THE TASK:
Copy out the following lines unchanged, starting at the line that contains "How much distance" and ending with the last of the items, both ends included.

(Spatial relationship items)
.....
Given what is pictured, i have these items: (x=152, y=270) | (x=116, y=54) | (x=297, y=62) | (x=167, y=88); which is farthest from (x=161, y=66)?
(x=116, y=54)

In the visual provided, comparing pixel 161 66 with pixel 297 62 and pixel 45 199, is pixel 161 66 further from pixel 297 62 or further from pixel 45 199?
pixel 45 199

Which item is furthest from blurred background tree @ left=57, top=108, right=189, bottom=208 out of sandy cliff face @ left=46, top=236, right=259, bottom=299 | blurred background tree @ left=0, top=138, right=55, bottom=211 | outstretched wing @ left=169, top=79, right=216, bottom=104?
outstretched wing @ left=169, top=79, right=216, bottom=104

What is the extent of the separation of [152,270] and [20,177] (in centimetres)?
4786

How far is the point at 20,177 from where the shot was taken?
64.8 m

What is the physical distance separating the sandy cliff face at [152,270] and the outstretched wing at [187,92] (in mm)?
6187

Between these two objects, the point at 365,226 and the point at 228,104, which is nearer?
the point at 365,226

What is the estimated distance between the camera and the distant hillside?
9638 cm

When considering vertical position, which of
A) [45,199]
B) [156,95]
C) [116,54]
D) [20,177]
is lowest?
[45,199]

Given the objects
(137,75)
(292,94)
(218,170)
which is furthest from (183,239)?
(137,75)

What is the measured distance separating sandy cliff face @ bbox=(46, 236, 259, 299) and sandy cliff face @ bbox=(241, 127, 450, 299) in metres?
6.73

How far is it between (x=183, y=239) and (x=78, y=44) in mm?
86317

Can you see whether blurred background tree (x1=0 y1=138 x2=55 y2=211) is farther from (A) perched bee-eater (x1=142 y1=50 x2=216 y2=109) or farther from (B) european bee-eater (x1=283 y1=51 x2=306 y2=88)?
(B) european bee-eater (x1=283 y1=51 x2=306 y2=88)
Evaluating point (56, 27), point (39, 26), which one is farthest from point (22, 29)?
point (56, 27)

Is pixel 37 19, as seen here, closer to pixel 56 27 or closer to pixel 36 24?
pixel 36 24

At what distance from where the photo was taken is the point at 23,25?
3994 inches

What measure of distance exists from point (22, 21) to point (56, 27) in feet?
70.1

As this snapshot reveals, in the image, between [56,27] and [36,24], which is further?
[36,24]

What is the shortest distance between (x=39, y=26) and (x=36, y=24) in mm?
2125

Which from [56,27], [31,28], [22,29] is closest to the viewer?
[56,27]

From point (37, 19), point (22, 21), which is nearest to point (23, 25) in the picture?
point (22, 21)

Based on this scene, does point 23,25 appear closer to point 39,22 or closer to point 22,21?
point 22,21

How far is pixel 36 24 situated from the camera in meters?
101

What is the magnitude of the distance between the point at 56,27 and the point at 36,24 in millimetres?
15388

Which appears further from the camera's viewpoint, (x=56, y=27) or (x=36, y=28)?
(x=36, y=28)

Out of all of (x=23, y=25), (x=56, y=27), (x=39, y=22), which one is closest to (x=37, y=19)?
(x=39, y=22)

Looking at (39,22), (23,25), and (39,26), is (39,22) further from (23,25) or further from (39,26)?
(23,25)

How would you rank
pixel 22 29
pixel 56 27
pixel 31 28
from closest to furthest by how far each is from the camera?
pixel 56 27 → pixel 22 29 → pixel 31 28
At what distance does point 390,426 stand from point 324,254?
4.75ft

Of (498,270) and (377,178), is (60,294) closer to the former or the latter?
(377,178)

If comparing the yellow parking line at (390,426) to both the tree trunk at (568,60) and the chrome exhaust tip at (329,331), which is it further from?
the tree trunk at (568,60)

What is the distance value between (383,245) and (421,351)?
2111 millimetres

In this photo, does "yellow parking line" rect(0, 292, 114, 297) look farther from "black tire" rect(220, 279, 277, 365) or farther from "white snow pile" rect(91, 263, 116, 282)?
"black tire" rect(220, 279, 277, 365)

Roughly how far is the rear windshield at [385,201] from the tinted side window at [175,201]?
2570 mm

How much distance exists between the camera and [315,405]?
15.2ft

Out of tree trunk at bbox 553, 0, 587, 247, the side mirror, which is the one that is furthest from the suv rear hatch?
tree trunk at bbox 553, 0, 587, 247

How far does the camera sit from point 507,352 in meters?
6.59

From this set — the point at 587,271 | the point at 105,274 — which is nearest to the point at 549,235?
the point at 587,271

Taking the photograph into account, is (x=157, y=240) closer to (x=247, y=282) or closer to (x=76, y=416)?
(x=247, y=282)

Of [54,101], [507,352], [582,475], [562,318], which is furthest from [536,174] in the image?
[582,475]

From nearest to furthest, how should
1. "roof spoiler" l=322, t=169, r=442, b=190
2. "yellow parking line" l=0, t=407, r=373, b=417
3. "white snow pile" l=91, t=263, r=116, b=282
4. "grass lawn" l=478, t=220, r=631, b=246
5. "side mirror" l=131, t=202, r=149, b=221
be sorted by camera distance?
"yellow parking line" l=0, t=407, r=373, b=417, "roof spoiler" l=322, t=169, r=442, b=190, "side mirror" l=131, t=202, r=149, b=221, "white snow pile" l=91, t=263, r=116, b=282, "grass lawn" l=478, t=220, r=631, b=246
.....
EXERCISE OUTPUT:
How much distance exists between the camera and [315,405]?
15.2ft

Out of tree trunk at bbox 553, 0, 587, 247, the side mirror, which is the one that is furthest from the suv rear hatch?
tree trunk at bbox 553, 0, 587, 247

How far does the camera sit from point 507,352 in meters?
6.59

From this set — the point at 587,271 | the point at 105,274 — which is nearest to the point at 549,235?
the point at 587,271

Taking the photograph into account, is (x=157, y=240) closer to (x=247, y=282) or closer to (x=76, y=416)?
(x=247, y=282)

Of [54,101], [507,352], [582,475], [562,318], which is furthest from [536,174] in the image?
[582,475]

From nearest to furthest, how should
1. "roof spoiler" l=322, t=169, r=442, b=190
2. "yellow parking line" l=0, t=407, r=373, b=417
3. "white snow pile" l=91, t=263, r=116, b=282
4. "grass lawn" l=478, t=220, r=631, b=246
5. "side mirror" l=131, t=202, r=149, b=221
be sorted by camera distance?
"yellow parking line" l=0, t=407, r=373, b=417, "roof spoiler" l=322, t=169, r=442, b=190, "side mirror" l=131, t=202, r=149, b=221, "white snow pile" l=91, t=263, r=116, b=282, "grass lawn" l=478, t=220, r=631, b=246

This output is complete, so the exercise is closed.